» **SELECTED TEXT**
────
The Default of American Fiction Can No Longer Be White and Male
Nadeem Zaman on Being a South-Asian Writer in America
In my earliest stories, my characters were always white, the situations always some refashioning of a story by a white writer. I believed, subconsciously, that this was what it meant to write American fiction.
Those earliest stories were based on what I was reading in writing and literature courses; in four years, I read exactly one story in a writing course that was written by a South Asian writer. For my first attempt at a Bangladeshi story, a piece set during the 1971 Liberation War, was generally well-received as a subject matter by my classmates, but I felt as though the story had entered the classroom on a temporary visa; it needed to leave as soon as its time had expired.
I thought I was writing American fiction—fiction that would be accepted by American journals and publishers—by not writing about Bangladesh. This wasn’t a conscious effort; it was not that I didn’t want to write stories that were about, or took place in, Bangladesh. It was that I didn’t think I could get those stories read and understood by “American” readers. This was not based on empirical evidence, but it was also not completely off the mark either.
American fiction, as far as the canon is concerned, has historically been primarily white and male, and so was seen through that gaze. Black writers were African American, Latinx writers also hyphenated by heritage from American, Asian-American writers meaning mostly Chinese and Japanese, and that, too, being ethnicity-led, and so on, all of it pushing American writers of color into tighter corners to write themselves out of and prove the Americanness of their fiction.
In the 90s, when I was an undergrad, writers of color were feeling this lack of diversity in American writing, both in academic institutions and in the world of publishing. While I was not wholly ignorant of this problem, I was also not tuned into it as aggressively as I have been over the last decade or so.
What changed?
For one, the idea of the canon (for those that subscribe to the monolithic idea of the canon at all). Just as English literature has been drawn out of the sole jurisdiction of white British writers, largely male, most dead by the end of the 19th century, American fiction has been freed from the notion that it has to necessarily take place in America or even deal directly with issues and concerns that keeps it contained and rooted to the country.
Just as Rushdie and Ben Okri, and a host of non-British born British writers were writing and redefining British fiction near the end of the 20th century, so too were Jhumpa Lahiri, Akhil Sharma, Chimananda Ngozi Adichie, Sandra Cisneros, Junot Diaz, Chitra Banerjee Divakaruni, and many others writing and redefining American fiction with characters, stories, worldviews, and American journeys that defied being pigeonholed as “immigrant” or “ethnic” fiction through the 90s and into the new century.
I thought I was writing American fiction—fiction that would be accepted by American journals and publishers—by not writing about Bangladesh.There has been, of course, little to no sign of including Indigenous fiction other than Louise Erdrich. Two decades after graduating college I learned of N. Scott Momaday, the Pulitzer Prize-winning Native American author and poet, when he came as an invited guest to the college where I teach. And the dearth still remains. Of the younger generation of Native American fiction writers, Tommy Orange is one of the most celebrated in recent times.
────
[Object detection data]

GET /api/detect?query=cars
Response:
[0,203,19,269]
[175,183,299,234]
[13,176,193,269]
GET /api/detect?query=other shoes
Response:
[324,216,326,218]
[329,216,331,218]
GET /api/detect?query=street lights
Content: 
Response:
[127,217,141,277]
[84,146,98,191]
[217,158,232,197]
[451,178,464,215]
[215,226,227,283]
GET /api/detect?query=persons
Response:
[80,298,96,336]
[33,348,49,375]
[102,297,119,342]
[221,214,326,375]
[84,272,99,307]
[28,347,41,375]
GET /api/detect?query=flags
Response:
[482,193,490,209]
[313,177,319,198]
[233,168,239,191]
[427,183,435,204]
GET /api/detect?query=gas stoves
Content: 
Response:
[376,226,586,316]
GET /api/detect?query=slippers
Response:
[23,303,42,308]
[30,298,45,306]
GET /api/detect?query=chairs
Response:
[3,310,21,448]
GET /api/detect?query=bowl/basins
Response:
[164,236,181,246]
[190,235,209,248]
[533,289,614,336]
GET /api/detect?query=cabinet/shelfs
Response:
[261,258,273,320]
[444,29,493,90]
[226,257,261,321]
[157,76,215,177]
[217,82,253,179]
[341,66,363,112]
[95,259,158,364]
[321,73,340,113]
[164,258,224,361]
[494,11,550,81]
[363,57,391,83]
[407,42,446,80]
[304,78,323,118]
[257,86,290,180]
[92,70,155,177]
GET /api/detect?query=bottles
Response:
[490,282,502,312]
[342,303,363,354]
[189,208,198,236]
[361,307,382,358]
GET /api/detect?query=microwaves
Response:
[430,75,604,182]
────
» **WRITTEN TASK 1**
Copy out the essay on American fiction, everything from "American fiction, as" down to "decade or so.".
» **WRITTEN TASK 2**
Using the essay on American fiction, state whether each statement agrees with it. Answer yes or no, and quote the words that decide it. (a) Over four years, the writer read exactly one story by a South Asian writer in a writing course. (b) The writer's classmates received the first Bangladeshi story, set during the 1971 Liberation War, poorly as a subject matter. (c) The writer learned of N. Scott Momaday while still an undergraduate.
» **WRITTEN TASK 3**
According to the essay on American fiction, which writers were redefining American fiction through the 90s and into the new century? List every one it names.

» **COMPLETE ANSWER 1**
American fiction, as far as the canon is concerned, has historically been primarily white and male, and so was seen through that gaze. Black writers were African American, Latinx writers also hyphenated by heritage from American, Asian-American writers meaning mostly Chinese and Japanese, and that, too, being ethnicity-led, and so on, all of it pushing American writers of color into tighter corners to write themselves out of and prove the Americanness of their fiction.
In the 90s, when I was an undergrad, writers of color were feeling this lack of diversity in American writing, both in academic institutions and in the world of publishing. While I was not wholly ignorant of this problem, I was also not tuned into it as aggressively as I have been over the last decade or so.

» **COMPLETE ANSWER 2**
(a) Yes: "in four years, I read exactly one story in a writing course that was written by a South Asian writer."
(b) No: "was generally well-received as a subject matter by my classmates"
(c) No: "Two decades after graduating college I learned of N. Scott Momaday"

» **COMPLETE ANSWER 3**
Jhumpa Lahiri
Akhil Sharma
Chimananda Ngozi Adichie
Sandra Cisneros
Junot Diaz
Chitra Banerjee Divakaruni